I’d like to recommend a new article published in ICPP’24 entitled: DB-SpGEMM: A Massively Distributed Block-Sparse Matrix-Matrix Multiplication for Linear-Scaling DFT Calculations.

In this paper, they develop a library for sparse matrix - sparse matrix multiplication to be used for linear scaling density functional theory calculations on the Sunway supercomputer in China. This is a similar goal to NTPoly, so much so that they’re kind enough to compare their new library with NTPoly. Unsurprisingly, the efforts of the group led to substantial speedups: up to 10x! There’s a lot for me to learn from this paper that could hopefully improve the NTPoly library someday.

There is some overlap in the ideas here, which makes me feel good about the overall design of NTPoly. In this paper, they also use the 2.5D matrix multiplication algorithm. Another overlap is that they use a task based framework for managing dependencies and executing the different blocks. In fact, their careful implementation of a runtime for managing these tasks was a key contributor to their improved performance. NTPoly has something of a custom task runtime, though it’s built on OpenMP, since at the time of the K computer task dependencies were not supported by Fujitsu’s compilers.

The main difference is that for the local blocks in NTPoly, we store them and multiply them as sparse matrices. DB-SpGEMM follows a different approach (used in libraries like DBCSR) where the local blocks are dense matrices. Thus the sparsity is on a block level - if a block has no non-zero elements it is not stored - whereas in NTPoly sparsity is on an element level. This means they can exploit the high performance of vendor tuned dense multiplications, whereas the core operation in NTPoly is my handwritten sparse matrix - sparse matrix kernel (though we fall back on DGEMM as a fail safe if a block ends up being dense).

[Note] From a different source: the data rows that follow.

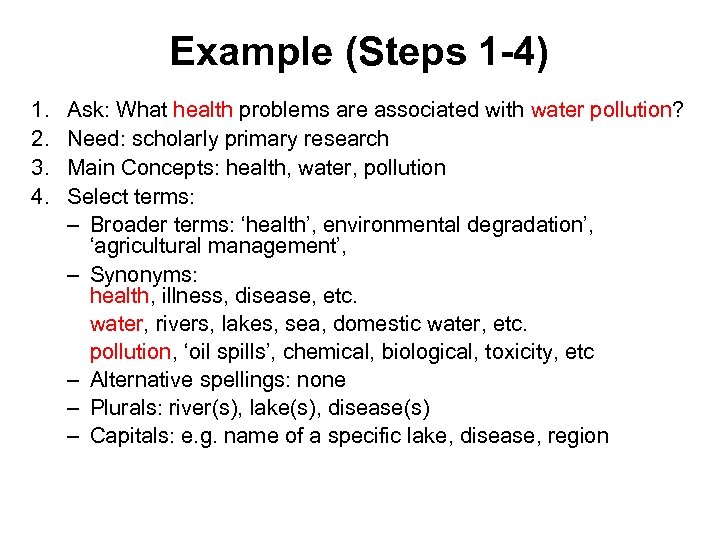 Example (Steps 1-4)

1. Ask: What health problems are associated with water pollution?
2. Need: scholarly primary research
3. Main Concepts: health, water, pollution
4. Select terms:
– Broader terms: ‘health’, environmental degradation’, ‘agricultural management’,
– Synonyms:
health, illness, disease, etc.
water, rivers, lakes, sea, domestic water, etc.
pollution, ‘oil spills’, chemical, biological, toxicity, etc
– Alternative spellings: none
– Plurals: river(s), lake(s), disease(s)
– Capitals: e.g. name of a specific lake, disease, region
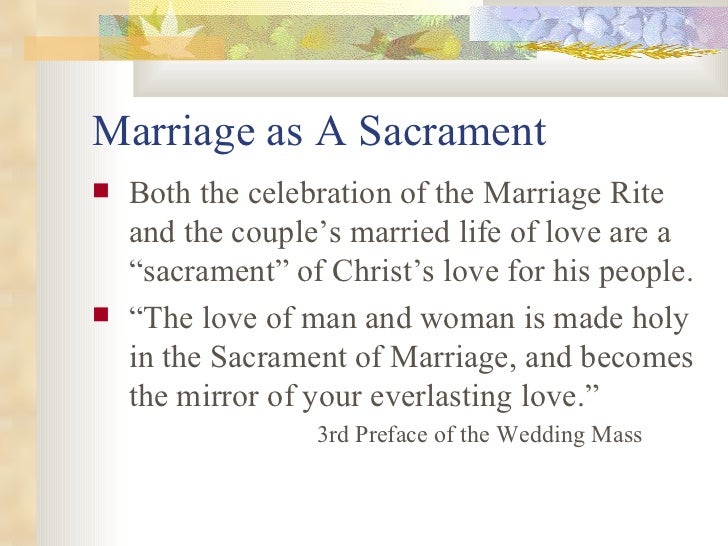 Marriage as A Sacrament

Both the celebration of the Marriage Rite and the couple’s married life of love are a “sacrament” of Christ’s love for his people.

“The love of man and woman is made holy in the Sacrament of Marriage, and becomes the mirror of your everlasting love.”

3rd Preface of the Wedding Mass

Coupled closely to this design decision is that they use matrices coming from DGDFT. This leads to a block sparse matrix with larger dense blocks than you might find in a code based on localized orbitals. When writing NTPoly, I didn’t want to program an approach based on dense local blocks because: 1) I wanted to be able to use NTPoly for solving graph problems where the structure is not so friendly and 2) I worried that I would be spending all my time tuning small matrix multiplications (something the DBCSR developers have put substantial effort into). Specializing for DGDFT helps here: the blocks are well defined by the application and they’re big enough to expect good performance from a vendor library.

One small critique I might offer about this paper is that they only evaluate the error in the energy. But DGDFT has an SCF procedure, so we need to evaluate as well the accuracy of the produced density matrix. The accuracy of the energy depends only on non-zero elements that have the same support as the original Hamiltonian, so it doesn’t tell the full story of how much error filtering introduces. Hopefully we get an application paper showing off the full capabilities of this library soon!

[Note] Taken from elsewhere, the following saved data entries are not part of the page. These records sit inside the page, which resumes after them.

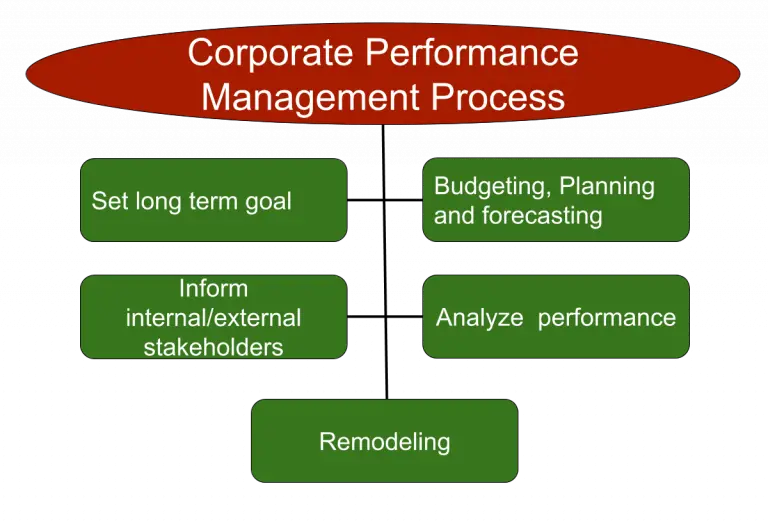 Corporate Performance Management Process

Set long term goal

Budgeting, Planning and forecasting

Inform internal/external stakeholders

Analyze performance

Remodeling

Reading this paper makes me want to revisit the blocking scheme in NTPoly. It seems like there is a lot of performance to be gained. I also have a suspicion that dense blocks can help with convergence by making sure we don’t filter elements whose sparsity is not related to nearsightedness. This paper will definitely be in my mind as I consider a new NTPoly aimed at the successor to supercomputer Fugaku.